Of course, there's a whole lot of vague assumptions and hand-waving in here (particularly that 80% figure, which I just pulled out of nowhere) but, well, I haven't seen any reason to think it at all likely that the complexity argument is worth even three bits, never mind six.
(Mind you, I can see how a reasonable and intelligent person might disagree on me about that).
...serious or not, that is a point worth considering. I'm not sure that it's true, but it could be interesting to debate.
I would expect heavier tails than that. (For other questions besides that of gods, too.) I'd expect that there might be dozens of reasons providing half a bit or so.
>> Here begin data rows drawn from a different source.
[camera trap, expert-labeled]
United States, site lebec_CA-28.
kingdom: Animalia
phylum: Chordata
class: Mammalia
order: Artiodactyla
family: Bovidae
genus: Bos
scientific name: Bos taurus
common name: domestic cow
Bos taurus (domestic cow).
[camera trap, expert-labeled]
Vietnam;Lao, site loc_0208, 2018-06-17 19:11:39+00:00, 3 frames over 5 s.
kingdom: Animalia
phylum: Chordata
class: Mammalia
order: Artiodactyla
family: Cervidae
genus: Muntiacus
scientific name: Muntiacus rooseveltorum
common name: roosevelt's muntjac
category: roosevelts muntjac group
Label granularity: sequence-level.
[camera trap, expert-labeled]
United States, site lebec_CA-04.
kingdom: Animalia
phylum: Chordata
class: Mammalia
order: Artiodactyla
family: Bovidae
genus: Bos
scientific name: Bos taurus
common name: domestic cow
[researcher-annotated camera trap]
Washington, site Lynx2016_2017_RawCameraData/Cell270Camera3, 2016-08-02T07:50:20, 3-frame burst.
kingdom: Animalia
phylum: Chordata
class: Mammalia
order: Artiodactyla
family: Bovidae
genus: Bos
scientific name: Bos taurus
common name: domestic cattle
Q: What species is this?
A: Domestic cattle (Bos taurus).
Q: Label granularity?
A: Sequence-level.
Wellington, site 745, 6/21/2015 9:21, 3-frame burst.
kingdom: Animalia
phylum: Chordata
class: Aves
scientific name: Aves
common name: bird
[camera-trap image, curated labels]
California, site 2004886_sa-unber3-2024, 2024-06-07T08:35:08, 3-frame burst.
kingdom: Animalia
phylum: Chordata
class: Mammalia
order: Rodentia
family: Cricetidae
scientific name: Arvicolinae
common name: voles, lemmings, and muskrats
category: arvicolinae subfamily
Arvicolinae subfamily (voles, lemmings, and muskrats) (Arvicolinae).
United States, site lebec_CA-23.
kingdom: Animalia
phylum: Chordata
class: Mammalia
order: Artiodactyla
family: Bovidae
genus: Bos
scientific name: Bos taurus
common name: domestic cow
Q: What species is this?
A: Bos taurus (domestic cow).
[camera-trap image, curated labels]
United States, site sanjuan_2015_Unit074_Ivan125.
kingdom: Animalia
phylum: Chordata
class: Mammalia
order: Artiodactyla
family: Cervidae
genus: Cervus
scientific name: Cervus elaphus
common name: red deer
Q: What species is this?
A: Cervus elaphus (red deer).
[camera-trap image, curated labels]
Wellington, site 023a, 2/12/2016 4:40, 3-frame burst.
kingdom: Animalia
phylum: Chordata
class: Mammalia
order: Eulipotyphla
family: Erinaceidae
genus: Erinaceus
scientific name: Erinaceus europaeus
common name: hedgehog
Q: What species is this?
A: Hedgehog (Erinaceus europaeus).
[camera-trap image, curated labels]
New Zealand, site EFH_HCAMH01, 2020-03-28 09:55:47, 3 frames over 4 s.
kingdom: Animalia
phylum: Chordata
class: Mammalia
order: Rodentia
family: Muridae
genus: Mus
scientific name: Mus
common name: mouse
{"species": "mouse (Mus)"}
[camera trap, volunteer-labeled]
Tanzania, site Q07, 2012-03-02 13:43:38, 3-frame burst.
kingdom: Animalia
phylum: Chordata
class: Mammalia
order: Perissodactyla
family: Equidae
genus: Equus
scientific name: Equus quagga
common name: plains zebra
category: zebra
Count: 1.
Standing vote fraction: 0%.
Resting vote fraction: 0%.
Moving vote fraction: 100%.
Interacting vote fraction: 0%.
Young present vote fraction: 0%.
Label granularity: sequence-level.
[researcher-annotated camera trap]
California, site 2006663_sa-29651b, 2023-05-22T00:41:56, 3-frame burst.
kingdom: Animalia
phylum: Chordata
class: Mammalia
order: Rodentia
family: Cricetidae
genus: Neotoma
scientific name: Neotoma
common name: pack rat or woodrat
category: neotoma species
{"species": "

For what it's worth, I might rate it at maybe 7 bits. Whether I'm a reasonable and intelligent person isn't for me to say :-).
Fair enough. That 80% figure was kindof pulled out of nowhere, really.
You think the theistic explanation might be as much as a hundred times more complex?
...there may be some element of my current position biasing my estimate, but that does seem a little excessive.
So far as this debate goes, my impression is that you either are both reasonable and intelligent or you're really good at faking it.
No, as much as seven bits more complex. (More precisely, I think it's probably a lot more more-complex than that, but I'm quite uncertain about my estimates.)
Damn, you caught me. (Seriously: I'm pretty sure that being really good at faking intelligence requires intelligence. I'm not so sure about reasonable-ness.)
One bit is twice as likely.
Seven bits are two-to-the-seven times as likely, which is 128 times.
...surely?
I can think of a few ways to fake greater intelligence then you have. Most of them require a more intelligent accomplice, in one way or another. But yes, reasonableness is probably easier to fake.